Dalam sebuah unggahan di Truth Social pada Kamis(27/2/2025), Trump memastikan bahwa tarif tersebut akan berjalan sesuai jadwal.

Dalam pernyataannya, Trump mengeklaim bahwa perdagangan narkotika ilegal dari Meksiko dan Kanada ke AS masih berada pada tingkat yang sangat tinggi dan tidak dapat diterima, meskipun kedua negara telah berjanji untuk meningkatkan pengawasan di perbatasan mereka.

"Kami tidak bisa membiarkan ancaman ini terus merusak AS. Oleh karena itu, hingga masalah ini berhenti atau setidaknya sangat dibatasi, tarif yang dijadwalkan untuk diberlakukan pada 4 Maret akan tetap berlaku, seperti yang telah dijadwalkan sebelumnya," tulis Trump, sebagaimana dikutip dari CNBC International.

Di sisi lain, data ekonomi AS juga melemah dan ada spekulasi soal stagflasi. Sentimen risk off ini kemudian terlihat dari indeks dolar AS (DXY) yang menguat lagi.

CNBC Indonesia memantau dalam tiga hari ini the greenback mencatat kenaikan beruntun. Dan pada hari ini sampai pukul 10.25 terpantau berada di posisi 107,35, menguat 0,07% sejak pembukaan.

Seiring dengan menguatnya the greenback, mata uang Garuda pun merespon dengan semakin melemah. Hal tersebut terjadi lantaran aliran dana keluar asing masih deras.

Enrico Tanuwidjaja, ASEAN Economist di UOB juga melihat bahwa dampak dari DXY yang terus menguat ini juga memukul pergerakan bursa saham Amerika Serikat (AS) atau Wall Street.

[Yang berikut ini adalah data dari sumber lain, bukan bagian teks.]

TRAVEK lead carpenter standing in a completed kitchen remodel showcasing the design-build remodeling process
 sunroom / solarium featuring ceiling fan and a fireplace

Selain dampak eksternal, Hosianna Situmorang,Ekonom Bank Danamon mengatakan ada dampak dari penyesuaian kebijakan baru di domestik sehingga outflow tidak terhindarkan.

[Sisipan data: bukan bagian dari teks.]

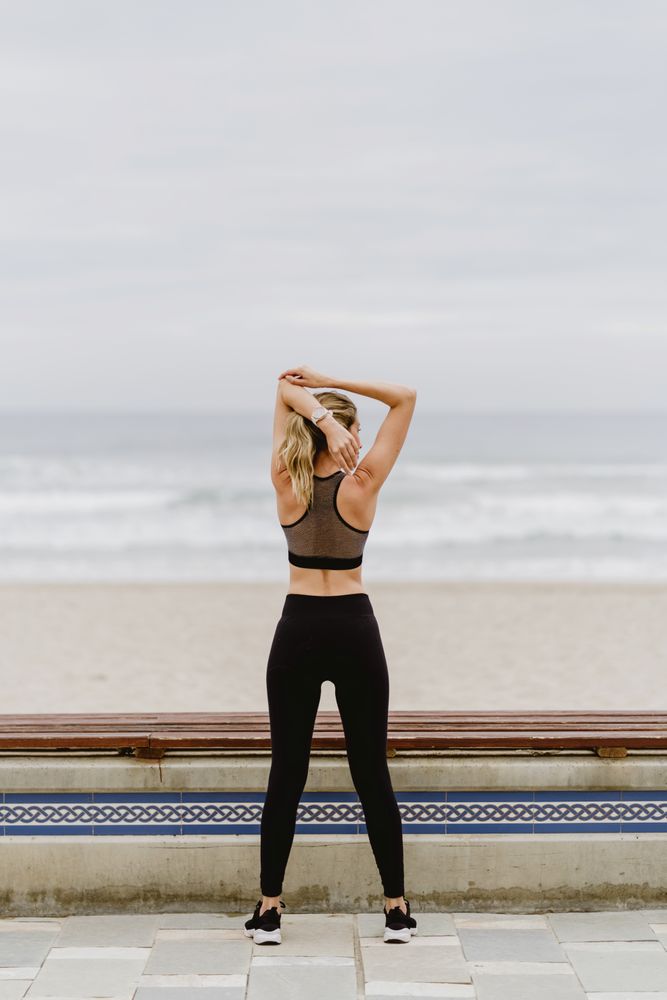 Faceless female gymnast in sports clothing stretching before exercise at seaside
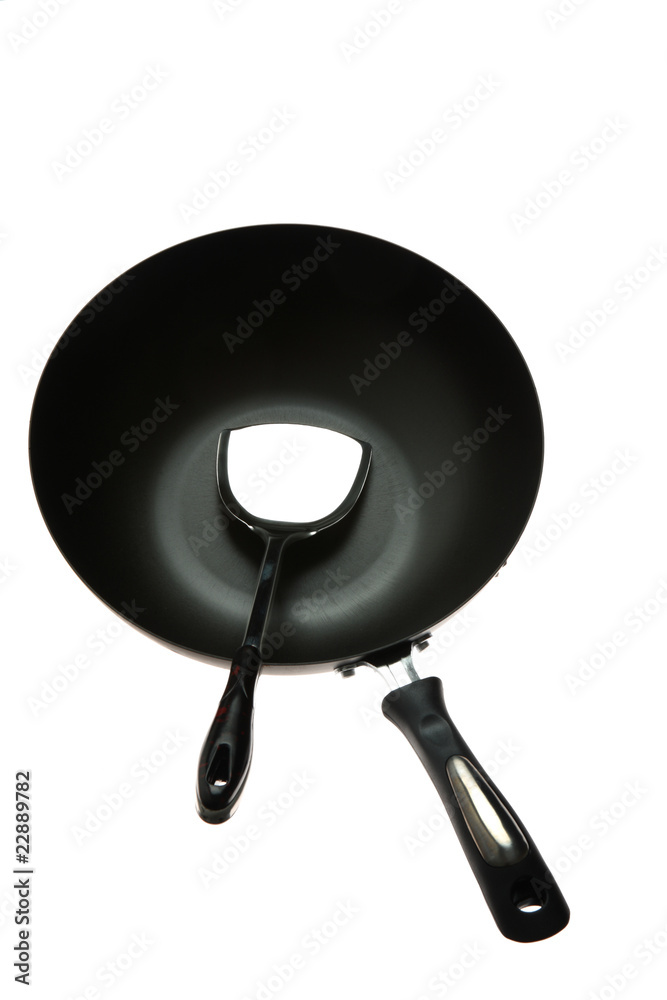 stainless spatula in fry pan on a white background stainless spatula in fry pan on a white background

Hossiana mengharapkan penerapan Devisa Hasil Ekspor (DHE) nanti bisa membantu arah perbaikan bagi rupiah terhadap dolar AS.

CNBC INDONESIA RESEARCH

Sanggahan : Artikel ini adalah produk jurnalistik berupa pandangan CNBC Indonesia Research. Analisis ini tidak bertujuan mengajak pembaca untuk membeli, menahan, atau menjual produk atau sektor investor terkait. Keputusan sepenuhnya ada pada diri pembaca, sehingga kami tidak bertanggung jawab terhadap segala kerugian maupun keuntungan yang timbul dari keputusan tersebut.